# Texto do documento
----------

Uma interpretação que considere que tal informação respeita a dados de base viola ou não a Directiva n.º 5/2000, da Procuradoria-Geral da República, publicada no DR n.º 198, II Série, de 28.08.2000, na página 14 145 e seguintes ?

Para nós, o simples pedido de informação sobre que cartões funcionaram associados a certo IMEI e em que períodos temporais não faculta o acesso a qualquer informação sobre qualquer comunicação estabelecida.
Assim, não se está perante um pedido de dados de tráfego, no sentido de dados funcionais necessários ao estabelecimento de uma ligação ou comunicação e dados gerados pela utilização da rede, pois que não conseguirá saber nem a direcção, nem o destino nem a via ou trajecto, ou seja, a informação em causa não permite saber qual o relacionamento directo entre uns e outros através da rede, a localização do chamador e do chamado em dada comunicação, a frequência de tais chamadas, a data, a hora e a duração da comunicação.
Assim, a obtenção de tal informação pode ser solicitada directamente pelo Ministério Público, sem prejuízo depois de recorrer à Relação, nos termos do art. 135º, n.º 3, do Cód. Proc. Penal, via juiz de instrução, para afastar o sigilo bancário que possa ser invocado, no que respeita a saber em que contas foram realizados os carregamentos nos cartões associados ao IMEI .
Tal informação, a ser solicitada e obtida, não viola a Directiva da PGR, até porque a mesma não foca a situação que se discute, remetendo para conceitos abstractos ( dados de base, dados de tráfego e dados de conteúdo ). A preocupação da Directiva relaciona-se com a obtenção de informações que violem a intimidade e reserva da vida privada.
A informação a respeito de que cartões funcionaram por referência a certo IMEI de telemóvel furtado e em que período de tempo foram usados tais cartões em tal IMEI é fundamental para a investigação e não contende de forma intolerável com qualquer interesse digno de protecção, pese embora as consequências possam vir a ser o ter de se inquirir alguém para que esclareça em que circunstâncias utilizou o telemóvel furtado. Mas isto não é um "dano ", pois que, afinal, existe utilização de um aparelho furtado...E fica sempre salvaguardada a confidencialidade das comunicações que essa pessoa estabeleceu.
Parece-nos também importante o facto de o art. 190º do Cód. Proc. Penal se referir apenas e tão-só "...às conversações ou comunicações transmitidas por qualquer meio técnico diferente do telefone... ", no que não se inclui a situação dos autos.

----------

# Questões
(A) Responda, com base no texto do documento, às seguintes perguntas:
(i) Em que número e série do Diário da República foi publicada a Directiva n.º 5/2000?
(ii) Que disposição do Código de Processo Penal é indicada para recorrer à Relação a fim de afastar o sigilo bancário?
(iii) Com que se relaciona a preocupação da Directiva?
(B) Reescreva em forma de lista o parágrafo do texto do documento que começa por "Tal informação, a ser solicitada e obtida", conservando os seus factos principais.

# Listagem
----------

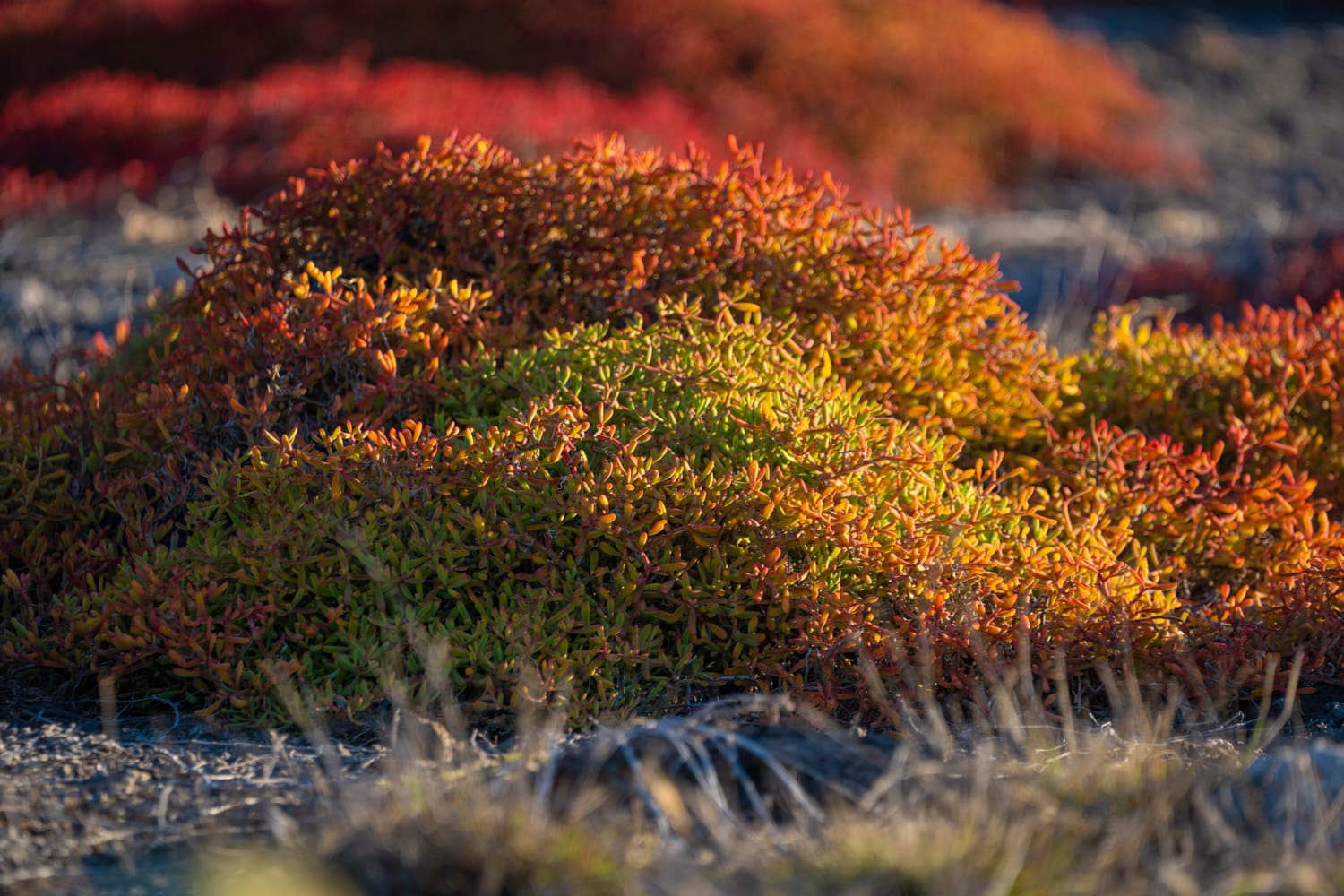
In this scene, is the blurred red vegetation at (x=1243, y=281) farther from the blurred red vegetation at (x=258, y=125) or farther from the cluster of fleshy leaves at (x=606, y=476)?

----------

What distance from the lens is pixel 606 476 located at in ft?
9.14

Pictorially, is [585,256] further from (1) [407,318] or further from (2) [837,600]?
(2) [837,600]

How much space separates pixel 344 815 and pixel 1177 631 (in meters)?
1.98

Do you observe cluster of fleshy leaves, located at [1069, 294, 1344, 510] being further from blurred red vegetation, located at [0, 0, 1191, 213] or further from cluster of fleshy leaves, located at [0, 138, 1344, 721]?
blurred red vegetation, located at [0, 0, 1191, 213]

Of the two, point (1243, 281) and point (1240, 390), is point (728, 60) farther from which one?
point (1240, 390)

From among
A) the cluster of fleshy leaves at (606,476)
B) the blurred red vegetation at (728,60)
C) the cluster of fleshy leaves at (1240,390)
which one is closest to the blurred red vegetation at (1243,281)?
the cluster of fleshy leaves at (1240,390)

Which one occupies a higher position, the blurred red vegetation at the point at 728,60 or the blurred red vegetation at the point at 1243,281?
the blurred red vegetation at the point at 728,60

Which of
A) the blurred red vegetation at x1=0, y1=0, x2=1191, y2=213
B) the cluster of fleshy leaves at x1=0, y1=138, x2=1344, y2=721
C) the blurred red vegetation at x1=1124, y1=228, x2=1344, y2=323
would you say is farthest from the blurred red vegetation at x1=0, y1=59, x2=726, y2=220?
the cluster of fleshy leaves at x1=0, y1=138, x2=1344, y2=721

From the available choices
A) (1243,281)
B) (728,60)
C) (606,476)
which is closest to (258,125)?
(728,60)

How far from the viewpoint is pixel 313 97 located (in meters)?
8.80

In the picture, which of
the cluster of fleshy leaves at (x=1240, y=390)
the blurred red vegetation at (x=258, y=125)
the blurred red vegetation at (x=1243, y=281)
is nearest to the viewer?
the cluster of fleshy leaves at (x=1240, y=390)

----------

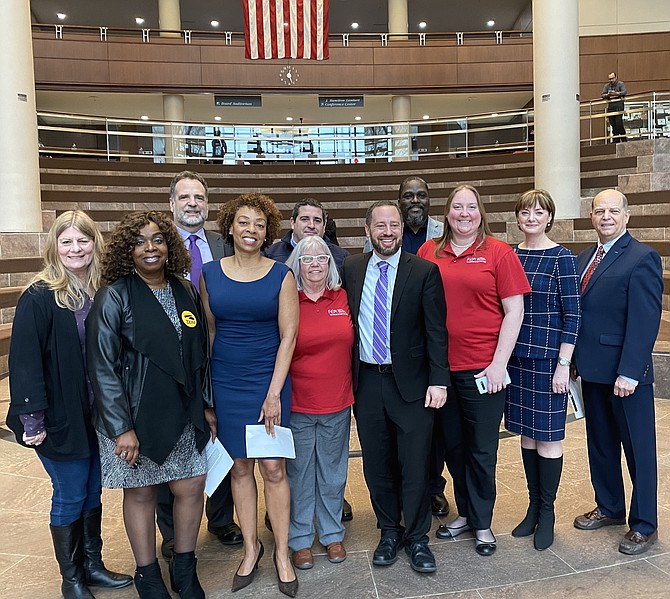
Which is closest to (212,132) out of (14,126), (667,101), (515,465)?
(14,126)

----------

# Respostas corretas
(A)
(i) No DR n.º 198, II Série, de 28.08.2000.
(ii) O art. 135º, n.º 3, do Código de Processo Penal.
(iii) Com a obtenção de informações que violem a intimidade e a reserva da vida privada.

(B)
- A informação, se solicitada e obtida, não viola a Directiva da PGR.
- A Directiva não aborda a situação em discussão.
- A Directiva remete para conceitos abstractos: dados de base, dados de tráfego e dados de conteúdo.
- A preocupação da Directiva é a obtenção de informações que violem a intimidade e a reserva da vida privada.